Exercícios Espirituais

1. Apresentação dos pontos pelo orientador

2. Oração preparatória

3. Composição do lugar

4. Petição da graça a ser alcançada: objetos

5. Meditação propriamente dita

6. Colóquio com Deu

7. Revisão do período de oração

Momentos didáticos da

Ratio Studiorum

1. Preleção do professor

2. Estudo privado do aluno

3. Exercícios de memória

4. Repetições

5. Trabalhos grupais

6. Exposições

7. Provas e exames

Com efeito, podem ser observadas semelhanças entre a estrutura de ambos os

modelos, assim, serão analisados estes pontos separadamente a fim de se investigar

efetivamente o quanto, de fato, guardam correspondência entre si. Não se trata de querer

igualar os dois documentos, e sim, verificar em que aspectos estruturais os Exercícios

Espirituais inspiraram os momentos didáticos da Ratio Studiorum, uma vez que tentar esta

transposição direta não parece ser algo razoável.

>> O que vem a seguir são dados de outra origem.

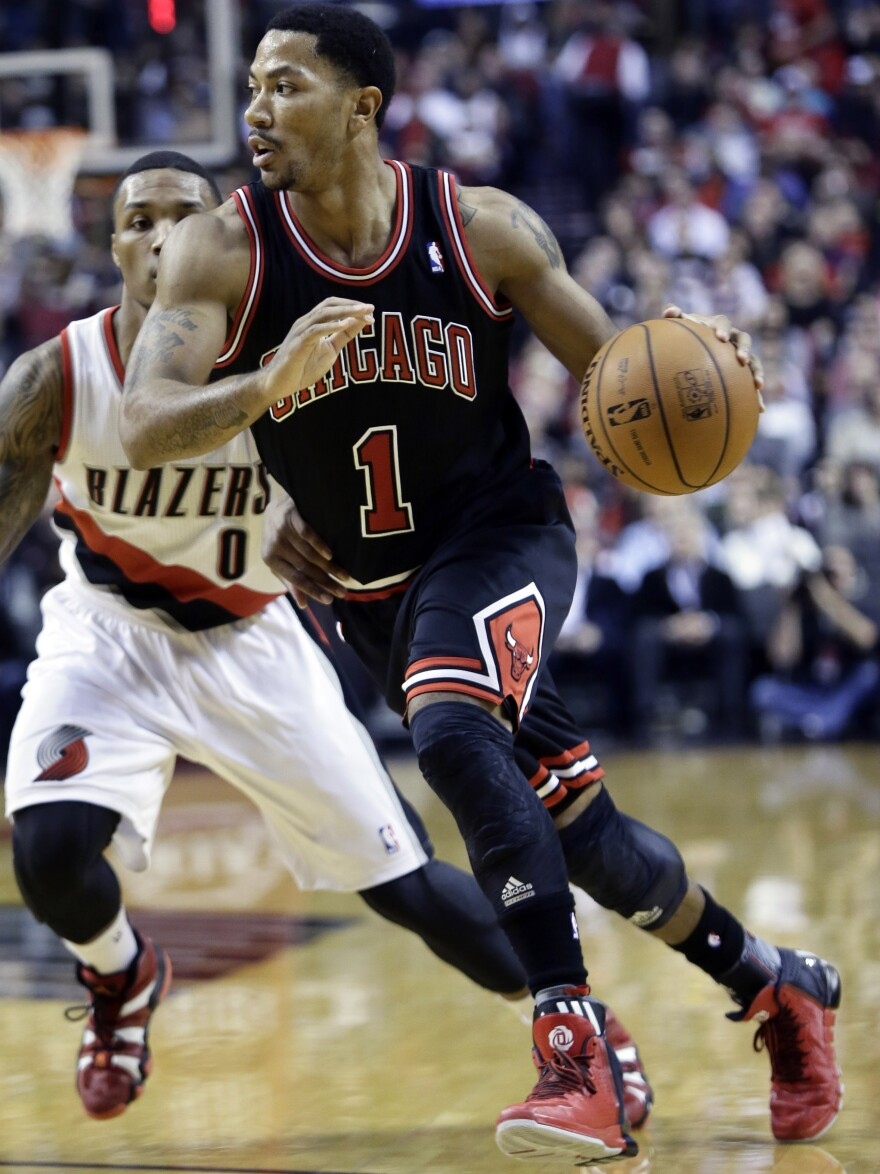 Chicago Bulls guard Derrick Rose, right, is out for the season after injuring his right knee Friday against the Portland Trail Blazers. Rose missed all of last season with an injury to his left knee.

Acerca dos elementos que compõem a Apresentação dos pontos pelo orientador nos

Exercícios Espirituais, Meets (1997) afirma que têm a função principal de preparar o

indivíduo para o processo que se iniciará com o foco no conteúdo a ser trabalhado na

oração. Do mesmo modo, a Preleção do professor, como passo inicial para o período de

estudos concebido pela Ratio Studiorum, é o momento onde a matéria em questão é

apresentada de maneira breve e ordenada, com a função de motivar o aluno para depois se

pôr em ação no estudo ativo. Segundo Franca (1952, p. 57): “A preleção em sua finalidade

é menos informativa do que formativa; não visa comunicar fatos mas desenvolver e ativar

o espírito”.

Na Ratio é definida uma forma geral de preleção na qual o professor é orientado em

quatro pontos básicos. Primeiro: deve, antes de qualquer coisa, preparar-se e estudar

repetidas vezes em caráter privado o trecho de que fará a exposição. Segundo: determina-

se que se faça a opção pela estratégia de explicar em poucas palavras a temática. Terceiro:

o professor deve ler cada período do texto em questão e esclarecer os pontos mais obscuros

– principalmente se a explicação for em latim, evitar a simples repetição e exprimir aquele

pensamento de modo mais inteligível. Quarto: é importante que o professor retome o

trecho estudado e faça observações adaptadas às características e necessidades de cada

classe (RATIO STUDIORUM, 1952). Já nos Exercícios Espirituais, Inácio de Loyola

determina ao orientador que ao serem apresentados os pontos de meditação ou

contemplação para o exercitante, deve-se fazê-lo de modo breve ou sumariamente, pois:

“[...] assim, a pessoa que contempla, tomando o verdadeiro fundamento da história, reflete

e raciocina por si mesma. Encontrando alguma coisa que a esclareça ou a faça sentir mais a

história [...]” (INÁCIO DE LOYOLA, 2000, p. 10). Há uma correspondência tanto

estrutural como de objetivos entre este ponto da Ratio e dos Exercícios, cabendo tanto ao

professor como ao orientador papéis semelhantes: uma exposição inicial curta a fim de

aguçar no aluno ou no exercitante o desejo de envolver-se com o tema; criar um ambiente

favorável para que o foco recaia sobre o conteúdo a ser trabalhado; e, finalmente,

retomando o que foi discutido nesse primeiro momento pedagógico preparar o indivíduo

para que em seguida passe a desempenhar um papel ativo no processo.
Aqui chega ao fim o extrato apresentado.